** PROVIDED PASSAGE follows **

Skip to main content

Elasticsearch storage

Elasticsearch provides full-text search and faceted filtering for Chive. Like all Chive databases, it stores indexes only.

Index architecture

Index naming

Preprint indexes use time-based naming with aliases:

preprints-000001  ← Current write index
preprints-000002 ← Rolled over index
preprints ← Write alias (points to current)
preprints-read ← Read alias (points to all)

Index template

The preprints template applies to all preprints-* indexes:

{
"index_patterns": ["preprints-*"],
"template": {
"settings": {
"number_of_shards": 3,
"number_of_replicas": 2,
"analysis": {
"analyzer": {
"preprint_analyzer": {
"type": "custom",
"tokenizer": "standard",
"filter": ["lowercase", "porter_stem", "asciifolding"]
}
}
}
},
"mappings": {
"properties": {
"uri": { "type": "keyword" },
"title": {
"type": "text",
"analyzer": "preprint_analyzer",
"fields": {
"keyword": { "type": "keyword" },
"suggest": { "type": "completion" }
}
},
"abstract": { "type": "text", "analyzer": "preprint_analyzer" },
"keywords": { "type": "keyword" },
"author_did": { "type": "keyword" },
"author_name": { "type": "text" },
"fields": { "type": "keyword" },
"created_at": { "type": "date" },
"indexed_at": { "type": "date" }
}
}
}
}

Index lifecycle management

ILM policy

Indexes rotate through hot/warm/cold tiers:

PhaseDurationActions
Hot0-30 daysRollover at 50GB or 30 days
Warm30-90 daysForce merge to 1 segment, reduce replicas
Cold90+ daysMove to cold storage, reduce priority
{
"policy": {
"phases": {
"hot": {
"actions": {
"rollover": {
"max_size": "50gb",
"max_age": "30d"

** End of PROVIDED PASSAGE **
** EXERCISE DATA follows **

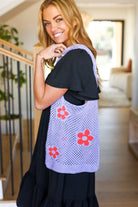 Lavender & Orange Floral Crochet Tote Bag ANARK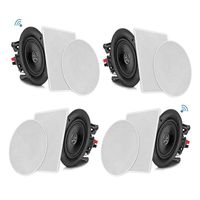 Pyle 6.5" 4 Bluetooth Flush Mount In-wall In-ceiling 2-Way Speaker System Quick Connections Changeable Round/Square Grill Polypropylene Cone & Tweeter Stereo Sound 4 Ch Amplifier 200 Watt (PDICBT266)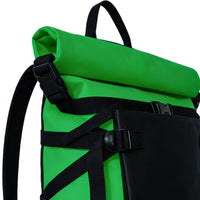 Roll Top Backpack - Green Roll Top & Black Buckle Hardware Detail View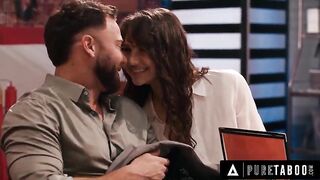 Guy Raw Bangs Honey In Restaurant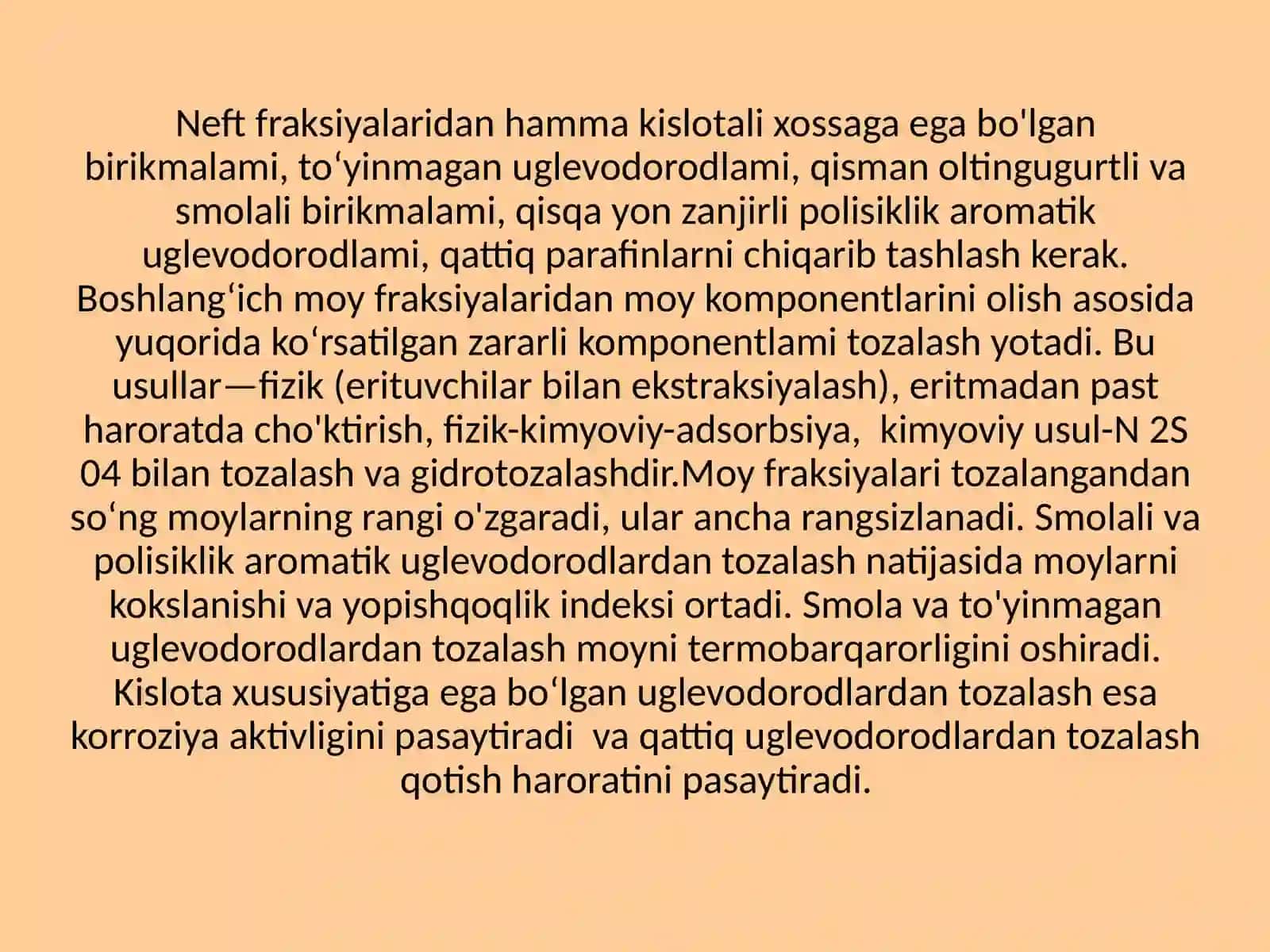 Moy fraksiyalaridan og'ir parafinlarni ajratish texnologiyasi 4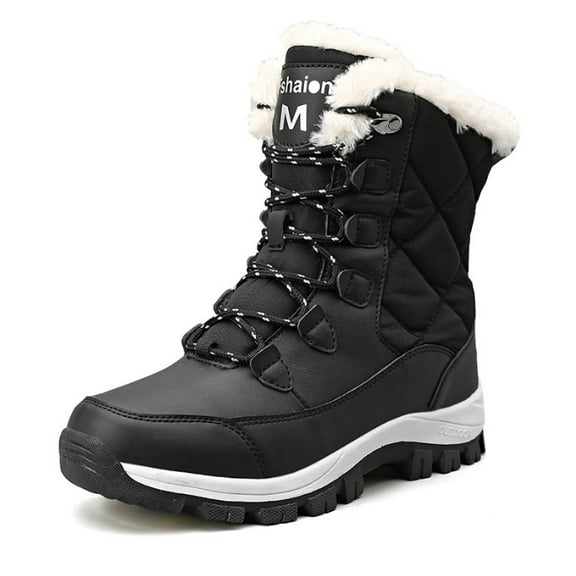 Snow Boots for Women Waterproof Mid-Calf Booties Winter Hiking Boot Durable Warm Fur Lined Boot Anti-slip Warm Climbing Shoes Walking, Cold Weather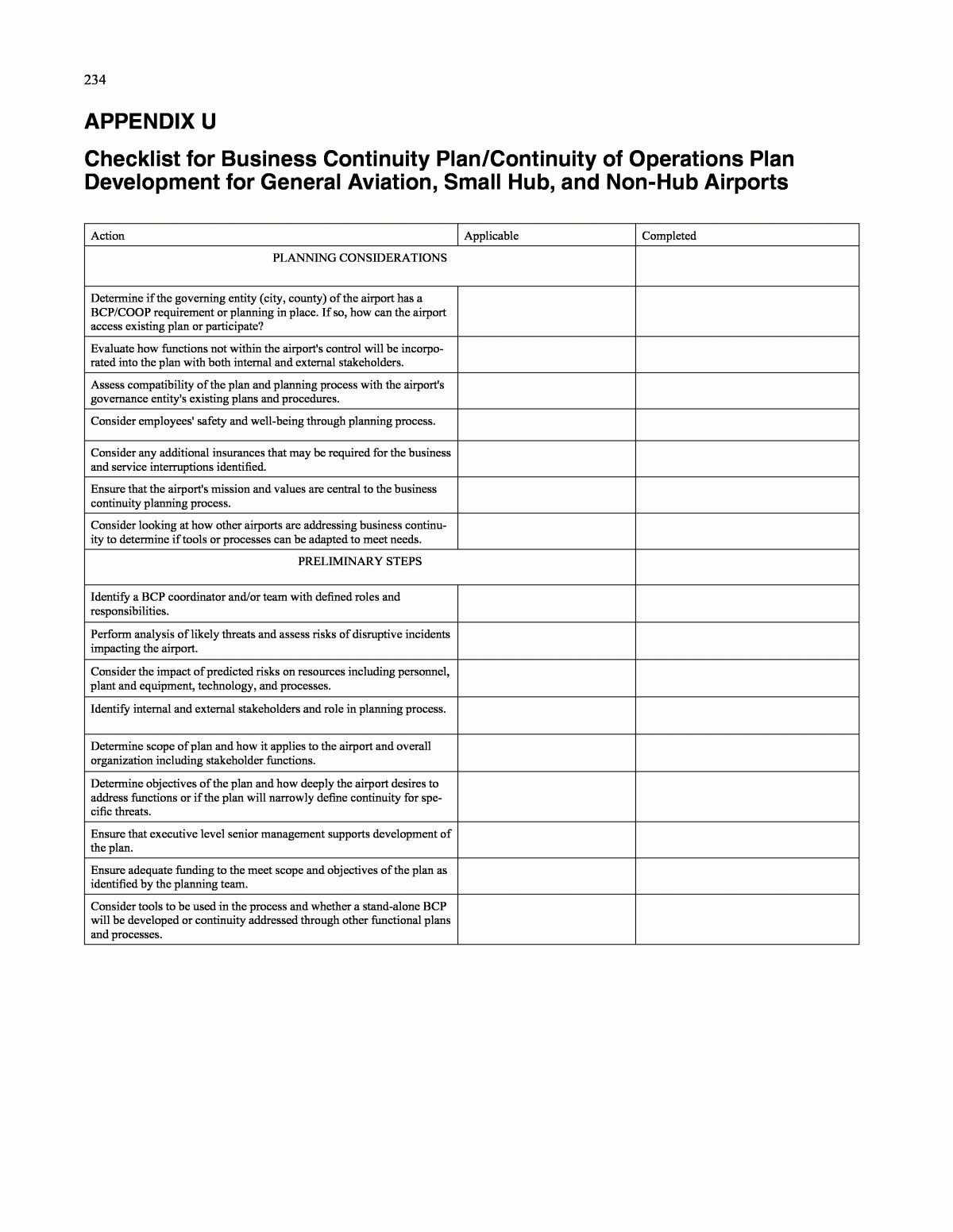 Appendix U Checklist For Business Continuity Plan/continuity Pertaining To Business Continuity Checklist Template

** End of EXERCISE DATA **
** EXERCISE DATA follows **

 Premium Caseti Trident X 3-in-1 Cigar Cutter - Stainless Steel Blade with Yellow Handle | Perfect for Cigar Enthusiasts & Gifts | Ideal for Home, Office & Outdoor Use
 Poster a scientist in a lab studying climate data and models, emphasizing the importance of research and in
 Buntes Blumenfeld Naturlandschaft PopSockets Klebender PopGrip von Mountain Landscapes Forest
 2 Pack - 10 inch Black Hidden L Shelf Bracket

** End of EXERCISE DATA **

REQUIRED WORK:
1. Please reproduce the passage of the Elasticsearch storage page above starting at "Index naming" and ending at "(points to all)".
2. Which filters does the preprint_analyzer use, according to the Elasticsearch storage page?
3. Carry the Elasticsearch storage page forward from the last line shown.

RESULTS OF THE EXERCISE:
1.
Index naming

Preprint indexes use time-based naming with aliases:

preprints-000001  ← Current write index
preprints-000002 ← Rolled over index
preprints ← Write alias (points to current)
preprints-read ← Read alias (points to all)

2. lowercase, porter_stem, and asciifolding

3.
}
}
},
"warm": {
"min_age": "30d",
"actions": {
"forcemerge": { "max_num_segments": 1 },
"allocate": { "number_of_replicas": 1 }
}
},
"cold": {
"min_age": "90d",
"actions": {
"allocate": { "number_of_replicas": 0 }
}
}
}
}
}

Adapter usage

Indexing documents

import { ElasticsearchAdapter } from '@/storage/elasticsearch/adapter.js';

const adapter = new ElasticsearchAdapter(client, logger);

// Index a preprint
await adapter.indexPreprint({
uri: 'at://did:plc:abc/pub.chive.preprint.submission/xyz',
title: 'Attention Is All You Need',
abstract: 'We propose a new simple network architecture...',
keywords: ['transformers', 'attention', 'neural networks'],
authorDid: 'did:plc:abc',
authorName: 'Vaswani et al.',
fields: ['cs.AI', 'cs.CL'],
createdAt: new Date('2017-06-12'),
});

// Bulk index
await adapter.bulkIndex(preprints, { chunkSize: 500 });

// Delete
await adapter.delete(uri);

Searching

// Full-text search
const results = await adapter.search({
query: 'attention mechanisms transformer',
fields: ['title^2', 'abstract'],
limit: 20,
offset: 0,
});

// With filters
const filtered = await adapter.search({
query: 'machine learning',
filters: {
fields: ['cs.AI', 'cs.LG'],
dateRange: { from: '2024-01-01' },
authors: ['did:plc:author1'],
},
sort: [{ created_at: 'desc' }],
});

Search query builder

The SearchQueryBuilder constructs Elasticsearch queries:

import { SearchQueryBuilder } from '@/storage/elasticsearch/search-query-builder.js';

const builder = new SearchQueryBuilder()
.query('neural networks')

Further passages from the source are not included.